Il fallimento del “realismo offensivo”

Mentre i mezzi dell’Heyl Ha’Avir (l’aviazione israeliana) riposano, nuovamente nei loro hangar, la mente non può non andare alle parole dell’ineffabile Alessandro Orsini che il 13 aprile – dopo il primo attacco missilistico iraniano – disse:

L’aviazione israeliana è entrata nella leggenda per la sua guerra a sorpresa contro l’Egitto nel 1967, quando i suoi piloti distrussero l’aviazione nemica prima che si alzasse in volo. La situazione con l’Iran è completamente diversa. In primo luogo, l’Egitto dormiva quando ha subito l’attacco d’Israele nel 1967, mentre l’Iran resta sveglio 365 giorni all’anno nell’attesa di un bombardamento. Se gli aerei israeliani entrassero nei cieli iraniani, si ritroverebbero con centinaia di missili addosso. L’Iran è pieno di missili; si è preparato minuziosamente a un attacco aereo perché vive nella paura che avvenga all’improvviso… Per non parlare della capacità di ritorsione di Teheran. L’Iran ha risorse sufficienti per decenni di guerra. Israele per qualche settimana […] Israele non avrebbe nessuna possibilità di vincere una guerra con l’Iran in uno scontro frontale uno-contro-uno. Israele è un Paese minuscolo e senza risorse. Di contro, l’Iran ha una popolazione di 90 milioni di abitanti, risorse energetiche illimitate e una capacità missilistica spaventosa per il Medio Oriente.

Queste osservazioni andrebbero derubricate alla voce “intrattenimento”, visto che da due anni l’autore ha preso posizioni così poco scientifiche (ormai è quasi un paria nel mondo accademico) da essere una parodia di se stesso. Il loro interesse risiede sul fatto che nascono, come ultimo cascame, all’interno della scuola del “realismo-offensivo” che dagli anni Novanta ha preso piede, prima negli Stati Uniti, poi anche in Europa.

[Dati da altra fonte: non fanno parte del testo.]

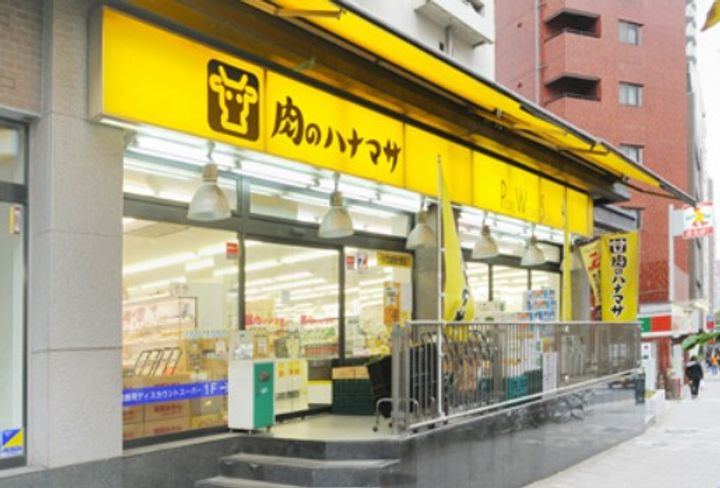 東京都豊島区南池袋1(マンション)の賃貸物件の周辺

Come ricorda Dino Cofrancesco in un suo piccolo, ma significativo, contributo: “Quando il political scientist ignora la storia” il rischio, presso questa categoria di studiosi, è di innamorarsi troppo del modello a scapito del dato storico o dei fatti “sul campo”.

È noto che l’approccio del realismo offensivo prevede alcuni assunti base: il sistema internazionale è anarchico; le grandi potenze hanno capacità militari offensive; gli stati non possono mai essere sicuri delle intenzioni altrui, presenti e future; la sopravvivenza è l’obiettivo principale delle grandi potenze; e queste ultime sono attori razionali. Questi assunti portano alla conseguenza che l’unipolarismo è impossibile e che in un ambiente dominato da una potenza egemone, sempre vi saranno tentativi di fuga da questo modello prescritto.

Tutto ciò è giustissimo, fuorché il presupposto dell’assoluta razionalità degli attori. Come se, le esperienze personali dei decision makers e collettive delle comunità di appartenenza con le conseguenti influenze sui marcatori epigenetici non fossero tali. Si pensi al famoso contributo di Kenneth Walz su Foreign Affairs nel 2012 (l’anno prima della sua scomparsa) dal titolo “Why Iran Should Get the Bomb. Nuclear Balancing Would Mean Stability”.

In questo saggio l’autore auspicava che l’Iran di dotasse di arma nucleare, proprio perché questa arma – che generalmente viene considerata di “deterrenza” – in mano a Teheran avrebbe mitigato le tensioni nell’area. Teoria – sulla carta – ineccepibile, ma, come hanno evidenziato studiosi come Jervis, fragile in quanto tutta l’impostazione teorica del realismo offensivo e del realismo strutturale è sostanzialmente apodittica e non affronta il possibile fallimento del modello. Per fortuna queste elucubrazioni non trovano spazio nell’ambito della programmazione strategica.